> [Records for this task]:
======

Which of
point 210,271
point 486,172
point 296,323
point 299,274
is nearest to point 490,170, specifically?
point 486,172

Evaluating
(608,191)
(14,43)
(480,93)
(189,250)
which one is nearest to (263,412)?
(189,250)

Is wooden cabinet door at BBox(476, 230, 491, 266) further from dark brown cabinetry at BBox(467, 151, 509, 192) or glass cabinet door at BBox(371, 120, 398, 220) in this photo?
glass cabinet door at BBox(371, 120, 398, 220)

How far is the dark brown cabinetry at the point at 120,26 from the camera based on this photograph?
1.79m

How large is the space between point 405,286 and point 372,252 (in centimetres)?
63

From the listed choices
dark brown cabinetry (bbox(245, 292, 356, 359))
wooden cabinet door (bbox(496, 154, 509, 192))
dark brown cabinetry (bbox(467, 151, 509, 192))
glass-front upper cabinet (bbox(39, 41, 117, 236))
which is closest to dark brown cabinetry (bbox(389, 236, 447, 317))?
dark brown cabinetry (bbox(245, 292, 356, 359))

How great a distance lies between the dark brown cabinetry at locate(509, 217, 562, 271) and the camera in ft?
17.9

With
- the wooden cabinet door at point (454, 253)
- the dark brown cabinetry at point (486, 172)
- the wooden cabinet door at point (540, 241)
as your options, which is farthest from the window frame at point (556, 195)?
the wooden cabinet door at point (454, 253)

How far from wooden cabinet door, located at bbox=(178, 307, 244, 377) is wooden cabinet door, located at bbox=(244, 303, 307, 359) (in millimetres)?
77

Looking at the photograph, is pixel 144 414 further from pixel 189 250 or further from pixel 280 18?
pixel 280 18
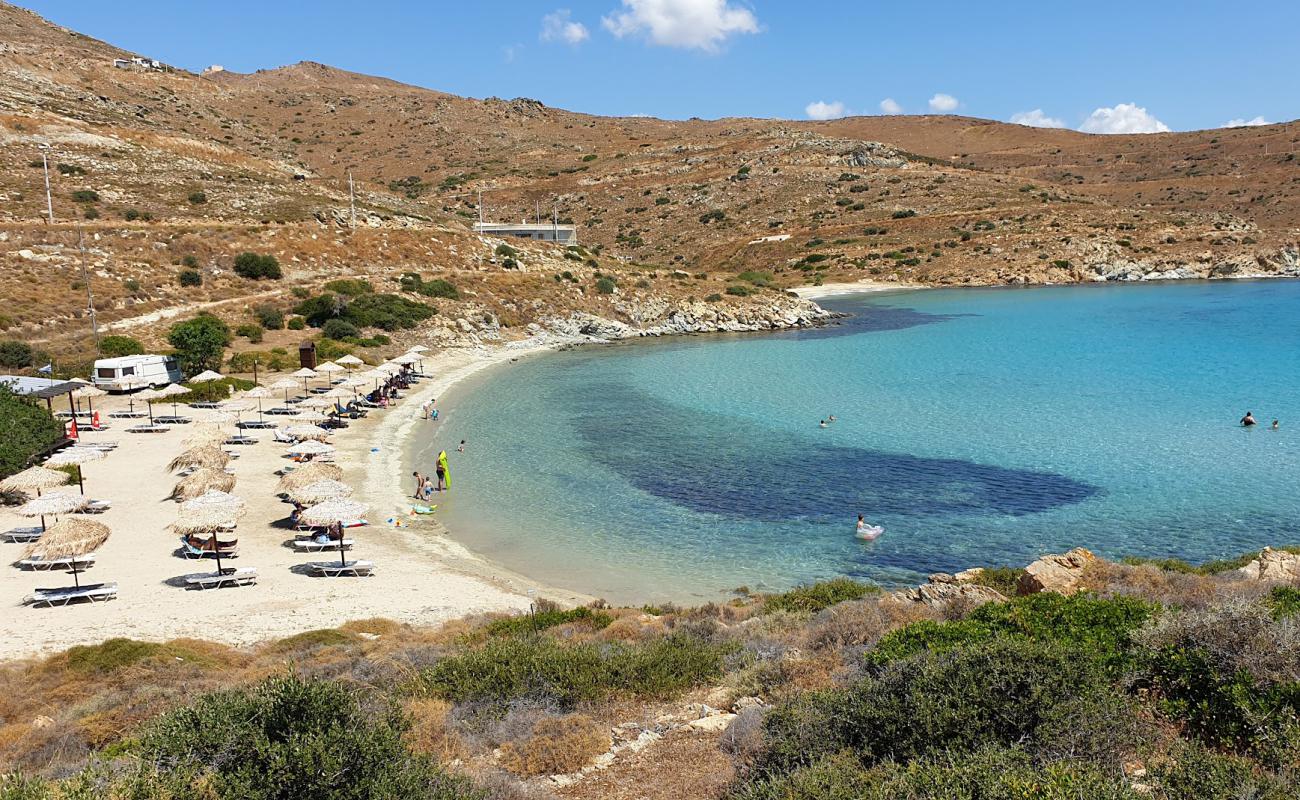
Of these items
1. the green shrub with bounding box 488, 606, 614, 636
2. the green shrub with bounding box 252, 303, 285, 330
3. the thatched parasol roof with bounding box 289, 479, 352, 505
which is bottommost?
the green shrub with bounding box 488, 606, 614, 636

======

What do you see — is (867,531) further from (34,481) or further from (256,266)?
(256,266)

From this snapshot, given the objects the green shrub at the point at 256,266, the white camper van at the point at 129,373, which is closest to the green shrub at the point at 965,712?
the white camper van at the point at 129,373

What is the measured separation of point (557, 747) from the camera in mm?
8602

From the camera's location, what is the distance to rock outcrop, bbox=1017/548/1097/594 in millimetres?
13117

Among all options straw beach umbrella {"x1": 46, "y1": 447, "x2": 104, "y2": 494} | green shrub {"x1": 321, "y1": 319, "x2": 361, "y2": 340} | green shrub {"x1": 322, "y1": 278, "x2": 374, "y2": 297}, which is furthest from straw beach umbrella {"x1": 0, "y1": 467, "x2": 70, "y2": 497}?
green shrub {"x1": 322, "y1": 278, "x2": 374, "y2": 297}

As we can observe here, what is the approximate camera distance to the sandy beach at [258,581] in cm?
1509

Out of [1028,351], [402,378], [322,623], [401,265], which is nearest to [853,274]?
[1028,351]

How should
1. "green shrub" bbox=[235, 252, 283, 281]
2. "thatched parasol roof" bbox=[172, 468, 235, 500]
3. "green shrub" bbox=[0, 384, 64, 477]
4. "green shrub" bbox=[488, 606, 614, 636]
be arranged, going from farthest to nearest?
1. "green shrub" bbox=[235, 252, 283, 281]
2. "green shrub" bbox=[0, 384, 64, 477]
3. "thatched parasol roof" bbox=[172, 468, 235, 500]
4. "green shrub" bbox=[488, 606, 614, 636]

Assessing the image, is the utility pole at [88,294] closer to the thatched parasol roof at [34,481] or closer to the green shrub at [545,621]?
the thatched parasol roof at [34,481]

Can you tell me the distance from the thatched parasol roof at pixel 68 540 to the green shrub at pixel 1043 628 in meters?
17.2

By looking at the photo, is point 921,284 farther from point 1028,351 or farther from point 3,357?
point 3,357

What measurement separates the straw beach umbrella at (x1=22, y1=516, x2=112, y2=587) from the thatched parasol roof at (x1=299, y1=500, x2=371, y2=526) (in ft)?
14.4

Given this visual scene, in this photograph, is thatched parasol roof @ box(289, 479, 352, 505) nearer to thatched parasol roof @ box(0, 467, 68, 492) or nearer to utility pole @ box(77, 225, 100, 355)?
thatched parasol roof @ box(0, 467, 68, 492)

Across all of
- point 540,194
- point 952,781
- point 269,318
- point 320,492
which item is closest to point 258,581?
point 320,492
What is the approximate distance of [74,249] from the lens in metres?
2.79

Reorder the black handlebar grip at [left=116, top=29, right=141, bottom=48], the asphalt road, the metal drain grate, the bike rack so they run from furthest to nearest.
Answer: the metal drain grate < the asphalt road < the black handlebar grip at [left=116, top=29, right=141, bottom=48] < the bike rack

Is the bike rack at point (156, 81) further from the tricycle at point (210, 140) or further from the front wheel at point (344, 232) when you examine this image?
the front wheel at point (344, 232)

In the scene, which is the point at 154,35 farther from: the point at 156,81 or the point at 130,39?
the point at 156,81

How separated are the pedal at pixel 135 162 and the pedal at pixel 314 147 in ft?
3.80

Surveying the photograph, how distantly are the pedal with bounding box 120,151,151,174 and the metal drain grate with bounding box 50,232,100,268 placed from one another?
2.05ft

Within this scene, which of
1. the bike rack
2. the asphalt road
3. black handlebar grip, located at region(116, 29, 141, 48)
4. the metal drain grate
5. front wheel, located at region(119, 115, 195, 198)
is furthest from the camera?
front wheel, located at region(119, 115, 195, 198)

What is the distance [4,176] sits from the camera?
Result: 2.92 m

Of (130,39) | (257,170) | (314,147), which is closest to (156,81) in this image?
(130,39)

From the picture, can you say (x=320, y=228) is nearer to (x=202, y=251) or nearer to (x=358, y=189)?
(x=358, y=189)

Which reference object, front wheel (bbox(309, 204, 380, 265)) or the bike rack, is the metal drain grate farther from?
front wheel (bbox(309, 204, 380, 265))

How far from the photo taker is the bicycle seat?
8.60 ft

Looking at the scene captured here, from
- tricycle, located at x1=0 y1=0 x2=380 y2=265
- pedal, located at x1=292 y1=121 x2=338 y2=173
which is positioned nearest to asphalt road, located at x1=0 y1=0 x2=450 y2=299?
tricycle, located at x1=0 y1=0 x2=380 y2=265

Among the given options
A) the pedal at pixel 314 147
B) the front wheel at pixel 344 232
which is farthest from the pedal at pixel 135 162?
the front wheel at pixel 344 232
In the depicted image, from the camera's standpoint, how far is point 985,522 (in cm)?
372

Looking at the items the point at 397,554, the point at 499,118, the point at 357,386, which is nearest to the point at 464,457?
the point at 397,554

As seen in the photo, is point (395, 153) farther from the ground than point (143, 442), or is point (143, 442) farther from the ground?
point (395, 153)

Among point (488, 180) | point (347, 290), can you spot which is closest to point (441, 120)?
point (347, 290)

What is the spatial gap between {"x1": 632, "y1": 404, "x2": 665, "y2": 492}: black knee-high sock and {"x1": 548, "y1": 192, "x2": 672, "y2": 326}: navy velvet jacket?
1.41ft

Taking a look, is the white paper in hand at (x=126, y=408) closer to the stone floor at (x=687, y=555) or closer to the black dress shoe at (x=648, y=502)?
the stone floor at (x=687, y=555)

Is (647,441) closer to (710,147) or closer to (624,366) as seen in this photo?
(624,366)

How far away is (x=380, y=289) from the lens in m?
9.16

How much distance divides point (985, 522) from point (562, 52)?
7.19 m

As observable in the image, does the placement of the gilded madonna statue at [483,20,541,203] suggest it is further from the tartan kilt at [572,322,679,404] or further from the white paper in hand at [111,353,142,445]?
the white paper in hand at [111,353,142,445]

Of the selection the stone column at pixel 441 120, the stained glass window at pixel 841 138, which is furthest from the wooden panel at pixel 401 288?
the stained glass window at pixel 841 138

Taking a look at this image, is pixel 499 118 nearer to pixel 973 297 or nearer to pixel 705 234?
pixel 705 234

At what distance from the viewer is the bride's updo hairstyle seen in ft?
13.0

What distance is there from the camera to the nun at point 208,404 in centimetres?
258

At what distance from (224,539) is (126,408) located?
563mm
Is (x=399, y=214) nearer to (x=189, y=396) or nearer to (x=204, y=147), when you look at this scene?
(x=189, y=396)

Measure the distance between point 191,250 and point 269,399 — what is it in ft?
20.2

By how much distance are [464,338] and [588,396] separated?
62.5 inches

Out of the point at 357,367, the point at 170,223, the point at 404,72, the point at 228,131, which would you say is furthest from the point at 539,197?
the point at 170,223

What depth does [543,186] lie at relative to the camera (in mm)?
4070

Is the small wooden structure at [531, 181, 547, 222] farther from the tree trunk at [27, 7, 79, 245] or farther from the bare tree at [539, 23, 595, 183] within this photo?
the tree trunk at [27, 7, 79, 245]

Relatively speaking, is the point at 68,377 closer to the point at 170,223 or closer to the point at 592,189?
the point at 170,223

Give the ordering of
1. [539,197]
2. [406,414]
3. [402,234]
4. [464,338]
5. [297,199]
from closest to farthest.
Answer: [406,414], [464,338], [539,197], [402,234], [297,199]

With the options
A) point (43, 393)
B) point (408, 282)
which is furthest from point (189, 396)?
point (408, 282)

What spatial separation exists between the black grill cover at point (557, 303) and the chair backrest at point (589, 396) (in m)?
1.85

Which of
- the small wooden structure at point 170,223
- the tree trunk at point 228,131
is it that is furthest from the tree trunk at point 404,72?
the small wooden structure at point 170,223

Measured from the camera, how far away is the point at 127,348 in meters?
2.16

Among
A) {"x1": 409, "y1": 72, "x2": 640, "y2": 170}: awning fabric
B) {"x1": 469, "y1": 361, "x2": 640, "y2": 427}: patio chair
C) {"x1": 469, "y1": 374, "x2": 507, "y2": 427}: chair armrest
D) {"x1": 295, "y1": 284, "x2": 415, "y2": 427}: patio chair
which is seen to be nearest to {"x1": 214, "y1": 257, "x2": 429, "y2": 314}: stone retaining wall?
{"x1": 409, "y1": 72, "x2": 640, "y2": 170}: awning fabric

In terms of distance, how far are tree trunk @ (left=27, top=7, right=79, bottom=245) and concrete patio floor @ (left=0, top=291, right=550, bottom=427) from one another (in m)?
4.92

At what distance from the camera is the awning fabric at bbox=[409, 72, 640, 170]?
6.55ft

======

> [Written exercise]: Copy out verbatim everything from the line containing "What is the approximate distance" down to the line containing "Answer: the metal", both of those lines included.

> [Reply]:
What is the approximate distance of [74,249] from the lens in metres?
2.79

Reorder the black handlebar grip at [left=116, top=29, right=141, bottom=48], the asphalt road, the metal drain grate, the bike rack so they run from furthest to nearest.
Answer: the metal drain grate < the asphalt road < the black handlebar grip at [left=116, top=29, right=141, bottom=48] < the bike rack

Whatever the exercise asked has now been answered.